Eles eram muito complacentes para notar sua abordagem. Quando acordaram, era muito tarde.
Independentemente dos nossos desejos, os judeus nunca fazem parte da cultura local. Eles sempre são e sempre serão mantidos em um padrão mais elevado do que todas as outras nações, conforme indicado pelas repetidas condenações do Estado judeu nas Nações Unidas.
Os judeus sempre serão acusados de todos os erros no mundo, não porque sejam malfeitores, mas porque não são benfeitores. Isto é, eles não estão trazendo a “luz” da unidade para as nações. É por isso que em Sefat Emet está escrito: “Tudo depende dos filhos de Israel. Ao se corrigirem, toda a Criação os segue”.

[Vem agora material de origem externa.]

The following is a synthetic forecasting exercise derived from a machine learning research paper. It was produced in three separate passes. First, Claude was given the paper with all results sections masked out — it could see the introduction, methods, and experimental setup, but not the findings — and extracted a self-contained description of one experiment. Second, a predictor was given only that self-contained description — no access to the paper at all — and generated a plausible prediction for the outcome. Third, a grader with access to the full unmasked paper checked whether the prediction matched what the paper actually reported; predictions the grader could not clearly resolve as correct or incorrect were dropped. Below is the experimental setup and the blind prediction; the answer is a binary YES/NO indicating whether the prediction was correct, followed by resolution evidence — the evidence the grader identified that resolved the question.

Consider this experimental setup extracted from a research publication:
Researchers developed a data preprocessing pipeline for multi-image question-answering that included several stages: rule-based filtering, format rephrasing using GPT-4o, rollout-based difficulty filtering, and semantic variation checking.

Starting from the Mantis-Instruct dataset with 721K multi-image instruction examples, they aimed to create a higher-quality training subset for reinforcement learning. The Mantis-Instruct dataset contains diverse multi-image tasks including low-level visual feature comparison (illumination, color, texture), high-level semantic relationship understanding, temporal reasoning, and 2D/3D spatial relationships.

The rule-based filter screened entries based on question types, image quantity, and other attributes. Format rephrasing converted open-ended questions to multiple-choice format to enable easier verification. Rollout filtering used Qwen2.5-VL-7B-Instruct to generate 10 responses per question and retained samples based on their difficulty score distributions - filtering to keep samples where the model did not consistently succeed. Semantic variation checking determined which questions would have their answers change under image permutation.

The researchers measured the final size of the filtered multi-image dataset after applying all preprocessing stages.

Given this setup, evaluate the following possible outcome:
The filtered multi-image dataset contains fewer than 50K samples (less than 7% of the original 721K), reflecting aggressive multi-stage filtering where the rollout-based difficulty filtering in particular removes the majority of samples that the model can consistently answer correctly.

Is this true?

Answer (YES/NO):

Nós somos verdadeiramente judeus apenas quando colocamos o princípio “Ama o teu próximo como a ti mesmo” acima de tudo. Quando abandonamos essa mentalidade, começamos a brigar sobre quem é o melhor judeu, e a partir deste ponto, estamos certos de acabar em uma condenação. Especialmente hoje, nosso dever como judeus é o de nutrir nossa unidade acima de todas as diferenças porque, como os romanos notaram, nossa força está em nossa unidade. Enquanto toleramos a separação entre nós, estamos acelerando a chegada de outra ruína ao nosso povo.